A casa do nascer ao pôr do sol

Juliete chegou na Casa das Meninas aos seis meses de vida. Na primeira infância recebeu os cuidados da Irmã Valdete, referência materna e da qual têm profunda admiração. Se tornou filha do coração, onde os laços estabelecidos sobressaem os sanguíneos. Deixou a Casa aos 18 anos para estudar, mas nunca rompeu os vínculos. Hoje, aos 30, é coordenadora do serviço de acolhimento, do setor administrativo e responde pelo departamento jurídico. Formada em Direito pela Centro Universitário do Planalto de Araxá (Uniaraxá), Juliete está finalizando o curso de Administração pelo Centro Universitário de Patos de Minas (UNIPAM) e se identifica como uma cópia delas. “Não é só uma relação de trabalho, eu cresci aqui, é o meu meio, minha casa.”

Muitos dizem que a dor traz lições preciosas e são para elas que Juliete direciona o olhar. “Não julgo minha mãe, pelo contrário, tenho que agradecer por ter me dado a vida, por não ter sofrido nenhum abuso. Vemos histórias piores, em momento algum posso me vitimizar. Fui bem cuidada, frequentei a escola e aprendi a andar com minhas próprias pernas,” e acrescenta as oportunidades do convívio. “Irmã Valdete tem grande influência na minha vida, soube me conduzir nos períodos difíceis da adolescência, me estimulou para os desafios e ensinou uma grande lição: se você se considera uma fracassada, você será. A escolha do que fazer com aquilo que fizeram a você é sua.”

Mas antes dessa história, muitos são os recortes até a construção da Casa das Meninas. Contam que no passado, Edith Gomes era uma mulher da alta sociedade muito preocupada com os menos favorecidos, principalmente crianças abandonadas e idosos carentes. Convidou um grupo de mulheres para unir forças e abrir um espaço para acolher esse público.

LINHAS FORNECIDAS:
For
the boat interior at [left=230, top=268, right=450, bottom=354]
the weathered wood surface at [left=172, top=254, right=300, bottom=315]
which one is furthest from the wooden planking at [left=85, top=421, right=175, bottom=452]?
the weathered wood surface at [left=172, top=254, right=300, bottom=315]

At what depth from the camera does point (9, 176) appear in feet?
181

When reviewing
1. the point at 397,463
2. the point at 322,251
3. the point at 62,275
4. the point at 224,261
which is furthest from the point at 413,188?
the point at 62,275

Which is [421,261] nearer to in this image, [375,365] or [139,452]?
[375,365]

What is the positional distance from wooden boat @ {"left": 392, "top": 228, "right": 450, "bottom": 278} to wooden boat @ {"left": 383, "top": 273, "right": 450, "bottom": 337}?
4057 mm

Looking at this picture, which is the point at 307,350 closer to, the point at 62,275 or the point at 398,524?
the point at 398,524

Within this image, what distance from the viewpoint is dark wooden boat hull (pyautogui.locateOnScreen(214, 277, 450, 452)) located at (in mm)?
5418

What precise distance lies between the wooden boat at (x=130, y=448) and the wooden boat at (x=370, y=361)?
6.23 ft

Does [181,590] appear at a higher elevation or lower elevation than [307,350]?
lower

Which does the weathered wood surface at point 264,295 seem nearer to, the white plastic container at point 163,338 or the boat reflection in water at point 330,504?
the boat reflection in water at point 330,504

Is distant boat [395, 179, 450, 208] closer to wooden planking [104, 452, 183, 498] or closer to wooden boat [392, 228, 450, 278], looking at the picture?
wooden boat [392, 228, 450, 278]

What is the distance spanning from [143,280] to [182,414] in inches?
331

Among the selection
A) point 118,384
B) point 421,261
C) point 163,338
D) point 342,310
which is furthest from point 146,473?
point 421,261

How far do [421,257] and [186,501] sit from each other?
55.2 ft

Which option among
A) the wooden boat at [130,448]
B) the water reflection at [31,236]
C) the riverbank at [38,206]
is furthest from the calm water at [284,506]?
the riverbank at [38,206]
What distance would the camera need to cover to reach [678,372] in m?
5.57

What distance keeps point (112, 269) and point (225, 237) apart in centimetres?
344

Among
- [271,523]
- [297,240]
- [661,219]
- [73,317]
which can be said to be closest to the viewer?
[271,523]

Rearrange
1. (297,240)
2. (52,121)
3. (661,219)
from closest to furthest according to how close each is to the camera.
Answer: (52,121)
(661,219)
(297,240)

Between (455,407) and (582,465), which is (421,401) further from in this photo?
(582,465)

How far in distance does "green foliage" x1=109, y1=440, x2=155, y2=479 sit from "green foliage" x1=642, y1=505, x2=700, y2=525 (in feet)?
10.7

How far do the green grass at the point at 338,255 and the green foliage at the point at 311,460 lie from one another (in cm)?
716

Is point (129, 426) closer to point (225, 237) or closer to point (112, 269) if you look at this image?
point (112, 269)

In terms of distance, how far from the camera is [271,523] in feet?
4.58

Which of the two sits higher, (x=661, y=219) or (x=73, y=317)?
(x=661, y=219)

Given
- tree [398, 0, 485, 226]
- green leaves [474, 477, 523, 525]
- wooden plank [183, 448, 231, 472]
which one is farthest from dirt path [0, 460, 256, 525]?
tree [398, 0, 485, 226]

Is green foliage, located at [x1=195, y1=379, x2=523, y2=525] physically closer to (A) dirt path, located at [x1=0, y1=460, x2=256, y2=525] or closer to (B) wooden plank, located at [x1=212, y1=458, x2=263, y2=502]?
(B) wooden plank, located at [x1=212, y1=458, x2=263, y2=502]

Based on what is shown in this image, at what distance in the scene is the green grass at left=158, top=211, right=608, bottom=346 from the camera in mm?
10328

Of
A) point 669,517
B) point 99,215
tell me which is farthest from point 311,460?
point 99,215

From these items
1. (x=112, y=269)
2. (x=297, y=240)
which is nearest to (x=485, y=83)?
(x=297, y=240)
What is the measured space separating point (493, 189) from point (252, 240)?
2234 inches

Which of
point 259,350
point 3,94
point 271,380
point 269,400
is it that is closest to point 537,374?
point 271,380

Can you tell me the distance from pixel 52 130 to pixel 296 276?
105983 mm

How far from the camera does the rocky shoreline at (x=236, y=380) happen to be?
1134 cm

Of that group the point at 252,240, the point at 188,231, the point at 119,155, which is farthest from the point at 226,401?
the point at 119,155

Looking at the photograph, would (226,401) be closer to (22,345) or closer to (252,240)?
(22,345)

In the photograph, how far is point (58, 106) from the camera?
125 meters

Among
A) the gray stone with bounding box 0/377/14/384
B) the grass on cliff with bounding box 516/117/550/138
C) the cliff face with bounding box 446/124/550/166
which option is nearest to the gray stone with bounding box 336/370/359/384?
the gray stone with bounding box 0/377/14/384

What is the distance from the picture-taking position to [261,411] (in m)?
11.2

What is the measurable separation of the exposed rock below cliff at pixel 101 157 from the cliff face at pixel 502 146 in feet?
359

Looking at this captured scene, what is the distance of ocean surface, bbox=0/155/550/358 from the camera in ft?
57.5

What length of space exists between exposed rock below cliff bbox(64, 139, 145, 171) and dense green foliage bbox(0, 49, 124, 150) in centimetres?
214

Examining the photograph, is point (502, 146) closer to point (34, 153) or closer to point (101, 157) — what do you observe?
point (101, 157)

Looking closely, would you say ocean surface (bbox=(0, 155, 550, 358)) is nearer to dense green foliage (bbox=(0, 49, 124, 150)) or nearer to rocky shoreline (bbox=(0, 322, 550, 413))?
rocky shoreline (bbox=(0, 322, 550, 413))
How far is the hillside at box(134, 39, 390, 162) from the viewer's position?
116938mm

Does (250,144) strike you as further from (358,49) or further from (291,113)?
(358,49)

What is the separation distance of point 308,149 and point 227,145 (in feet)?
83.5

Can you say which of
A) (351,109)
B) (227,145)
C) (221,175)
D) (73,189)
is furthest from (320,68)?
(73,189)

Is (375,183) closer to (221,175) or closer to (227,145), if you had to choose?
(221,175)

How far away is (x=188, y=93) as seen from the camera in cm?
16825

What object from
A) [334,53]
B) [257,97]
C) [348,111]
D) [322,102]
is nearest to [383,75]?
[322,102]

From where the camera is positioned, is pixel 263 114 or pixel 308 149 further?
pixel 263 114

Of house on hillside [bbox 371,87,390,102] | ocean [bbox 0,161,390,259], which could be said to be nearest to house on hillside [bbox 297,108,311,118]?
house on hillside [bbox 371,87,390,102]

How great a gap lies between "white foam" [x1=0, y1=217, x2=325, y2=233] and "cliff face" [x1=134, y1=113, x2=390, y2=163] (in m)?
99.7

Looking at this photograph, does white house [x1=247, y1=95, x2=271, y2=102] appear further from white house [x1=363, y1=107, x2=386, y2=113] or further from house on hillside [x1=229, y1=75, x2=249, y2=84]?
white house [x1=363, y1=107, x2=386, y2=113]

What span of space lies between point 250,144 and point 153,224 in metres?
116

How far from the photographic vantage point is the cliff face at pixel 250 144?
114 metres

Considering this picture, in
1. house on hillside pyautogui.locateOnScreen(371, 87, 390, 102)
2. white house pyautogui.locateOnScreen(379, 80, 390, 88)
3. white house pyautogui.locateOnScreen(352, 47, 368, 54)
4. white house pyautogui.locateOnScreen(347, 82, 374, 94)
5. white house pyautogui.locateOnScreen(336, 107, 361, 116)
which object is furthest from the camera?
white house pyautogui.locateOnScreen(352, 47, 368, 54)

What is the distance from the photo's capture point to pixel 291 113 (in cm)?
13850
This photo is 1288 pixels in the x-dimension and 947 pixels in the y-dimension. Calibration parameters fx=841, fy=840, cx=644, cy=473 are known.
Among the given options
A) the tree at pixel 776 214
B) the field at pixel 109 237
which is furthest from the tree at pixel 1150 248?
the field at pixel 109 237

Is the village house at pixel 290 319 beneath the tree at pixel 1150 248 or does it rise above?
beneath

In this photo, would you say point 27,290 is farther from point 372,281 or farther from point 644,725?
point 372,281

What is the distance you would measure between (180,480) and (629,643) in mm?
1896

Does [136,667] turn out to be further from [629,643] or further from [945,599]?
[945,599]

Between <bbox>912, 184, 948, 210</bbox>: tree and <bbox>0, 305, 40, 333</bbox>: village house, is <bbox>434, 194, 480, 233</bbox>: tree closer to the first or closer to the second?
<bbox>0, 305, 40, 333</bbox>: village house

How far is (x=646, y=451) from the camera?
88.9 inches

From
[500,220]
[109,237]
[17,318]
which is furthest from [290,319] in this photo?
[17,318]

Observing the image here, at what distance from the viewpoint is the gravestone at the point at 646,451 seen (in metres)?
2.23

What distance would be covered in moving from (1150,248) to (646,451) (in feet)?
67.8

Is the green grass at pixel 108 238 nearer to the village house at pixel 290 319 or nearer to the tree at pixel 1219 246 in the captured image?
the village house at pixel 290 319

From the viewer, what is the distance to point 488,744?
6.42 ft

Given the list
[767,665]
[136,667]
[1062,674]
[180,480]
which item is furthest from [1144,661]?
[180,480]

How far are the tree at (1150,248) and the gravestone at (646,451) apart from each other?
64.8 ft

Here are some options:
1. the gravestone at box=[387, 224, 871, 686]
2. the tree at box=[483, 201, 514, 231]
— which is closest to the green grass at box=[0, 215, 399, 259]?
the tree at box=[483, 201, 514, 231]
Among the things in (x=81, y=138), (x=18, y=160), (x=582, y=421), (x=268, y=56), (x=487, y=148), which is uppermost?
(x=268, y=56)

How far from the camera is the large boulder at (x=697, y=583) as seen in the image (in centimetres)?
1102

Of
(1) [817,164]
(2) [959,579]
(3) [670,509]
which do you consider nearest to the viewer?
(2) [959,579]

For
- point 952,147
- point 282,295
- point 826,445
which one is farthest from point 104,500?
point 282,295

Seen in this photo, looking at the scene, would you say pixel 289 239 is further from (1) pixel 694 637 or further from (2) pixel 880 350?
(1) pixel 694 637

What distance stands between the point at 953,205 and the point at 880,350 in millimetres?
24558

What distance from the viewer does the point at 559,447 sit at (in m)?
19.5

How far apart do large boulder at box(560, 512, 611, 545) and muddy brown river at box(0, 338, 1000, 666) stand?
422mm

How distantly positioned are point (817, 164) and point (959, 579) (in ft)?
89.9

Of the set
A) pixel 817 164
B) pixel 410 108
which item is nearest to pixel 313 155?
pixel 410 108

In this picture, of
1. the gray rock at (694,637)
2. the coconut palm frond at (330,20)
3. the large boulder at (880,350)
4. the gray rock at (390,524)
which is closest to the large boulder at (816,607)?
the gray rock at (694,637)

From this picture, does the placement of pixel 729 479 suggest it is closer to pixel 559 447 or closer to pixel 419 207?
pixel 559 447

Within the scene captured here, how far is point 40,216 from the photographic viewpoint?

OBJETIVO DA TAREFA:
Responda às perguntas abaixo com base no artigo sobre a Casa das Meninas.
1. Com que idade Juliete chegou à Casa das Meninas?
2. Segundo a lição ensinada pela Irmã Valdete, o que acontece se você se considera uma fracassada?
3. Com quais grupos Edith Gomes era muito preocupada?

RESPOSTA DA TAREFA:
1. Aos seis meses de vida.
2. Você será uma fracassada.
3. Com os menos favorecidos, principalmente crianças abandonadas e idosos carentes.